• _TEKSTFRAGMENT_:
<<<<

De motie over de minstbedeeldenregeling zal worden beantwoord door mijn collega van het ministerie van EL&I.

Mevrouw Karabulut (SP):

Ik heb een vraag gesteld aan de staatssecretaris.

Staatssecretaris De Krom:

Door in te zetten op werk, levert het kabinet de grootste en belangrijkste bijdrage tegen armoede en sociale uitsluiting. Dit kabinet is er ook voor de mensen die wat verder van de arbeidsmarkt afstaan. Mevrouw Karabulut kent de plannen van het kabinet. Daarover komen we nog uitvoerig te spreken in de Kamer. Ik doel bijvoorbeeld op de Wet werken naar vermogen. Het doel van deze plannen is om zo veel mogelijk mensen volwaardig te laten meedraaien in deze samenleving. Dat is het beste middel tegen armoede en sociale uitsluiting.

Staatssecretaris Bleker:

Voorzitter. De Europese Commissie zal inderdaad met een aangepast voorstel komen over een tweejarige regeling voor de minst bedeelden, voor de jaren 2012 en 2013. Voor zo'n regeling lijkt voldoende steun te bestaan bij de Raad van Landbouwministers. Wij zullen daarbij met name inzetten op de tijdelijkheid. Na twee jaar moet het echt zijn afgelopen.

Tot nu waren het altijd andere landen dan Nederland, met name armere landen dan Nederland, die gebruik hebben gemaakt van de regeling. De initiatiefnemers van het plan om de regeling nog twee jaar te laten gelden, gaan ervan uit dat deze regeling primair bedoeld is voor de armere landen. Het ligt dus niet zo voor de hand dat Nederland daarin participeert. Ik laat de motie over aan het oordeel van de Kamer.

De heer Van Hijum (CDA):

Ik meen dat 20 van de 26 landen meedoen, waaronder Luxemburg. Er valt dus wel af te dingen op de armoede van deze landen. Mijn vraag is of Nederland voor de jaren 2012 en 2013 daar nog bij kan aanhaken.

>>>>

• _AANGELEVERD MATERIAAL_:
<<<<

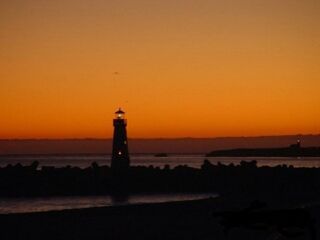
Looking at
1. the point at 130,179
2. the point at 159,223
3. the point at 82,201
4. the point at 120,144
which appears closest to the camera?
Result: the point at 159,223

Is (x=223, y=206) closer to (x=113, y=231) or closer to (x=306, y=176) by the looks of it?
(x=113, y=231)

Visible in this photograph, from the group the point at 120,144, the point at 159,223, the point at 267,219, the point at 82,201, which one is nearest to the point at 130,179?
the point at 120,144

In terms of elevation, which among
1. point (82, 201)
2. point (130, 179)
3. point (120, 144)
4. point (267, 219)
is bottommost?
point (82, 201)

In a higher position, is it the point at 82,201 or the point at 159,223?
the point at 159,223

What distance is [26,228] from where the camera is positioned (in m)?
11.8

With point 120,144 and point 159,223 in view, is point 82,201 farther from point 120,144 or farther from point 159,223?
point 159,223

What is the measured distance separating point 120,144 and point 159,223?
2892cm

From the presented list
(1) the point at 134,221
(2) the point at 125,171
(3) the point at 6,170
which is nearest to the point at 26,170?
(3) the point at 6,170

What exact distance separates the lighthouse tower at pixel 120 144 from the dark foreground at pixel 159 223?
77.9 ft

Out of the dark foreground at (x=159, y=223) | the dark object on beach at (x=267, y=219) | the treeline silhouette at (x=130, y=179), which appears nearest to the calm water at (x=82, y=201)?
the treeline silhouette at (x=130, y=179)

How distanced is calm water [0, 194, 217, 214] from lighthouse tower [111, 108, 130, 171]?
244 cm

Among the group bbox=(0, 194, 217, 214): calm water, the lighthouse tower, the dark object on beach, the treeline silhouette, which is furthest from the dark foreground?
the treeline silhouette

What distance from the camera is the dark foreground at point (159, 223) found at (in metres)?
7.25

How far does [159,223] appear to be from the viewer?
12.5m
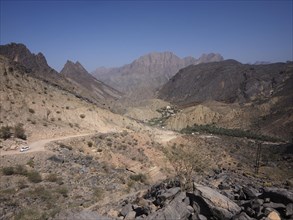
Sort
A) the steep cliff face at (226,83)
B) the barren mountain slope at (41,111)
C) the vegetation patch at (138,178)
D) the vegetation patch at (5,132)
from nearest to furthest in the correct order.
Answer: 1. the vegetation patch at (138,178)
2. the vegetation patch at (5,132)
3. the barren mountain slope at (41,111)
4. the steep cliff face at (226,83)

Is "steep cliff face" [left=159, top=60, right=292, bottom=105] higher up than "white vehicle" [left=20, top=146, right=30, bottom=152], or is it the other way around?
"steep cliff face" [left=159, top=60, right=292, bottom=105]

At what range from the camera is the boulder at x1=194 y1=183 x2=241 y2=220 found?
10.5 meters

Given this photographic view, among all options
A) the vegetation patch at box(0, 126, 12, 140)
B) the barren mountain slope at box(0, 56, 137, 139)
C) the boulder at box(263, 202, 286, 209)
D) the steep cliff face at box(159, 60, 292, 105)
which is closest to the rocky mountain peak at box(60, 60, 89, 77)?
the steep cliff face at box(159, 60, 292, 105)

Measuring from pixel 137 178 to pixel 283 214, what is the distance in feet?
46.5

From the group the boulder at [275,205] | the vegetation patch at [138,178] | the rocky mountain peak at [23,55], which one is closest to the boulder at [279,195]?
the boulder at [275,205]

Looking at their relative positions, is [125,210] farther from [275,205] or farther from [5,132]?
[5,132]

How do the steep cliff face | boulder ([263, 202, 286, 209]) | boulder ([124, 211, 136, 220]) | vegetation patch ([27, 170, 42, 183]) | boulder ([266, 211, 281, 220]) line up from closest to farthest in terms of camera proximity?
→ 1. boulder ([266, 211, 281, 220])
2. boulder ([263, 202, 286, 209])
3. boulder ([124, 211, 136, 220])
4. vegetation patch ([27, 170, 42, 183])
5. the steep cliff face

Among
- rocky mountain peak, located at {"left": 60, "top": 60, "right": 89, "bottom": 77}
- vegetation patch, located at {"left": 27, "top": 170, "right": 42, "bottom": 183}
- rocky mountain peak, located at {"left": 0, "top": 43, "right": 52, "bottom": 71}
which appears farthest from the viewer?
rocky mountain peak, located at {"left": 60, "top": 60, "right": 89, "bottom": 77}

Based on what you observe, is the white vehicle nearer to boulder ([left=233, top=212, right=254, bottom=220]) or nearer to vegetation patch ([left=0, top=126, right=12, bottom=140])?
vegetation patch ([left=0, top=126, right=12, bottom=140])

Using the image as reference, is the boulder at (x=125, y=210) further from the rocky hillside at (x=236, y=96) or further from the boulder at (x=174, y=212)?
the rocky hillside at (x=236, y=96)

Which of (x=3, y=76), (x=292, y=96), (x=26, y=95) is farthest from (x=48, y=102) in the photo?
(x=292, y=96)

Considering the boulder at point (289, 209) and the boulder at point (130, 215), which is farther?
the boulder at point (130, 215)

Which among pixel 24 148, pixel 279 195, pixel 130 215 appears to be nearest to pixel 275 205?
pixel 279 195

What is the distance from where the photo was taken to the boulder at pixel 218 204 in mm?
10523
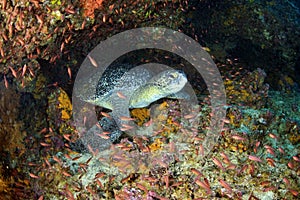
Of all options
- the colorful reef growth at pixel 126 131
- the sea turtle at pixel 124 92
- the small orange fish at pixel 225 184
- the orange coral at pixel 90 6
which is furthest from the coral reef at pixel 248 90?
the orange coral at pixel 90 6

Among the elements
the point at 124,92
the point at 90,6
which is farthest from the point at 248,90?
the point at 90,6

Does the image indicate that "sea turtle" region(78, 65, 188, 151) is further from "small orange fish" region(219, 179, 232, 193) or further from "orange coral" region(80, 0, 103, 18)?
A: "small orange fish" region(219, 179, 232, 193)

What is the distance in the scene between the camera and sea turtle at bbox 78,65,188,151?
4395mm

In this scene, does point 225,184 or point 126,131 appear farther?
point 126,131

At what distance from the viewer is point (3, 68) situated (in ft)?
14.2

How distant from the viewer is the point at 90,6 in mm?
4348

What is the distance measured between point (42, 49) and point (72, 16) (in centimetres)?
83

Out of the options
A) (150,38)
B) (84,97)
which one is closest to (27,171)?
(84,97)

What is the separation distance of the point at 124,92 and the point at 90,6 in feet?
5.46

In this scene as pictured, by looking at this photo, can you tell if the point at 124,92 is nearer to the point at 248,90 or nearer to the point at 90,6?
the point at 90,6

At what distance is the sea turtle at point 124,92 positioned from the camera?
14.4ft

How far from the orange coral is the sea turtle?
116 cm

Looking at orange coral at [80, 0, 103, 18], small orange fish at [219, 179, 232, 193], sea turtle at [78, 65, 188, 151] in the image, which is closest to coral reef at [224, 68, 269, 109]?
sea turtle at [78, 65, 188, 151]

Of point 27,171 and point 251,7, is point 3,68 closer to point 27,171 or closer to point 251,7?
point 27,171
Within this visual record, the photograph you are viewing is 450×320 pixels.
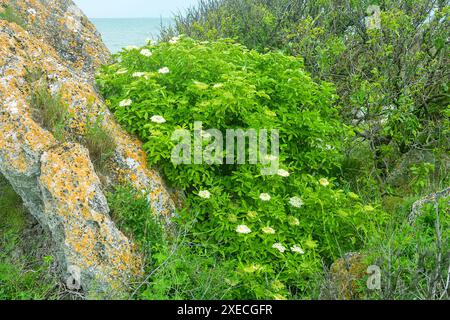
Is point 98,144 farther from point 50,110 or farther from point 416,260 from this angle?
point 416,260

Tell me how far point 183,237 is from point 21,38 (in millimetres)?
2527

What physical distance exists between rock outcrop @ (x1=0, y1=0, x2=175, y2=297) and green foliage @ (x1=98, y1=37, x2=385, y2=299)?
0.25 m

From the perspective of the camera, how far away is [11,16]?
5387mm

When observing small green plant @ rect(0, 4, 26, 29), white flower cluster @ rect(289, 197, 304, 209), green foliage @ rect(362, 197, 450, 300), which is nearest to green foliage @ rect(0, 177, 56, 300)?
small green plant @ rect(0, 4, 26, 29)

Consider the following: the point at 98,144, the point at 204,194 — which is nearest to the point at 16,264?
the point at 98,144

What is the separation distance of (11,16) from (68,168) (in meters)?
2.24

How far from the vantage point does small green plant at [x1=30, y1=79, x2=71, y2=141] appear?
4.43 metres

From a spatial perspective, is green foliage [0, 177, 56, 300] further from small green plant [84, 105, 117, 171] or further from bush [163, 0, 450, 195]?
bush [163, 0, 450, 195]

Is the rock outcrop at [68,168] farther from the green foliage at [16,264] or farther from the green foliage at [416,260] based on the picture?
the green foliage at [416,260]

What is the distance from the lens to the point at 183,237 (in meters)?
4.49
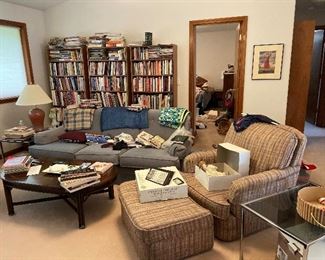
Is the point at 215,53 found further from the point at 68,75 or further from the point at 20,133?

>>>>
<<<<

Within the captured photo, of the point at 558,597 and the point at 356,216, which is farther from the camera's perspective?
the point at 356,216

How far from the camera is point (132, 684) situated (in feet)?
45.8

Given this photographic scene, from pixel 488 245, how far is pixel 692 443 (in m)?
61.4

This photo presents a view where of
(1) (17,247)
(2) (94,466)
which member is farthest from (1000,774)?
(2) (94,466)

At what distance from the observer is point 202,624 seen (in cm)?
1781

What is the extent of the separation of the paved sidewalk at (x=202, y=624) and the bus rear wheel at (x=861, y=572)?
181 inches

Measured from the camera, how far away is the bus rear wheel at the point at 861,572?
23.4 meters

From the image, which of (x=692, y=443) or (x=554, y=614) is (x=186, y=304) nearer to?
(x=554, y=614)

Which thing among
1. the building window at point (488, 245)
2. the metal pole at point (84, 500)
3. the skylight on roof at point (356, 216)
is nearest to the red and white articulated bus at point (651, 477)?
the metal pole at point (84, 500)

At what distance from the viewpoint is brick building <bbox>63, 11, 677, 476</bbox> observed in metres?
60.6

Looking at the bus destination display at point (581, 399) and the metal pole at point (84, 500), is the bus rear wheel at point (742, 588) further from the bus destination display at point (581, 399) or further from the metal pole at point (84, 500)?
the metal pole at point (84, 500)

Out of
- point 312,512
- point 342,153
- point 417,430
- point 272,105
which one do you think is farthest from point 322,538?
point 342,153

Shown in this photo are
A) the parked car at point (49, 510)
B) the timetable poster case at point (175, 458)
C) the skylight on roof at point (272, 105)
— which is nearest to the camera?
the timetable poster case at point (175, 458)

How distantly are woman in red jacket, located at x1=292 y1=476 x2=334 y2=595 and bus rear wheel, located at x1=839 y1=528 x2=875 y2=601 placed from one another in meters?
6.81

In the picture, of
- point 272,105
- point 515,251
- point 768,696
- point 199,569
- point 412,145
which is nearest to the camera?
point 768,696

>>>>
<<<<

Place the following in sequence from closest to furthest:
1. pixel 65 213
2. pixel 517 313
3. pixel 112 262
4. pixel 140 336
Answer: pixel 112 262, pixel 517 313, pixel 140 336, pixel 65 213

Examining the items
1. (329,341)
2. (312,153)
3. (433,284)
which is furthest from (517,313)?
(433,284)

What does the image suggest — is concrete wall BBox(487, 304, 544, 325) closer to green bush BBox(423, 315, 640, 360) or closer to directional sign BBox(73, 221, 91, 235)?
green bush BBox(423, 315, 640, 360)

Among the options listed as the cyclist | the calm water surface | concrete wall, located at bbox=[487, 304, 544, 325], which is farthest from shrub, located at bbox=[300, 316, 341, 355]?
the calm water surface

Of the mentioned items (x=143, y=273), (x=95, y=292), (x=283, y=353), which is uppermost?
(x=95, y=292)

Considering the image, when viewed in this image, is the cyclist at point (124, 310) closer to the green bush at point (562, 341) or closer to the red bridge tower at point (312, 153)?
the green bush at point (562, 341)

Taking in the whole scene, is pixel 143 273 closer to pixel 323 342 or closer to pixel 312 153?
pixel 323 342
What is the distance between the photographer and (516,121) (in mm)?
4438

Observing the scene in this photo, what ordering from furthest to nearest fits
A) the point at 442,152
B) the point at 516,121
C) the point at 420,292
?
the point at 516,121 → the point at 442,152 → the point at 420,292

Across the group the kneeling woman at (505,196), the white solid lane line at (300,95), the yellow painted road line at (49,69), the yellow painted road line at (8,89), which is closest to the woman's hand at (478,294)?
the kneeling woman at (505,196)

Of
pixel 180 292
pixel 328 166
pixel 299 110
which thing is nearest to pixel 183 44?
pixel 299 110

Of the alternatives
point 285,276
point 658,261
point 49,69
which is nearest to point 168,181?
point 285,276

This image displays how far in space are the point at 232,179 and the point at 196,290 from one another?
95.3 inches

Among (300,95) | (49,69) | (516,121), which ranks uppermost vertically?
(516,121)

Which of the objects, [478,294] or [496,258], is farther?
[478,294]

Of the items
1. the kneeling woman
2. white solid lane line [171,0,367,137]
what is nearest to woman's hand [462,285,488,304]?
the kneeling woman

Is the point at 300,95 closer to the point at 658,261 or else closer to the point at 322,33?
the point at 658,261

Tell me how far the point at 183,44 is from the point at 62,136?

>>>>

• _SCHRIFTELIJKE OPDRACHT 1_: Vat het tekstfragment over de minstbedeeldenregeling samen in twee zinnen.
• _SCHRIFTELIJKE OPDRACHT 2_: Neem uit het tekstfragment letterlijk alles over vanaf "De motie over de" tot en met "aan de staatssecretaris.".
De vermeldingen staan los van het tekstfragment.

• _VOLLEDIG ANTWOORD 1_: Staatssecretaris De Krom stelt dat het kabinet door in te zetten op werk de grootste bijdrage levert tegen armoede en sociale uitsluiting. Staatssecretaris Bleker meldt dat de Europese Commissie met een aangepast voorstel komt voor een tijdelijke regeling voor de minstbedeelden in 2012 en 2013, die vooral voor armere landen bedoeld is, waarna de heer Van Hijum vraagt of Nederland voor die jaren nog kan aanhaken.

• _VOLLEDIG ANTWOORD 2_:
De motie over de minstbedeeldenregeling zal worden beantwoord door mijn collega van het ministerie van EL&I.

Mevrouw Karabulut (SP):

Ik heb een vraag gesteld aan de staatssecretaris.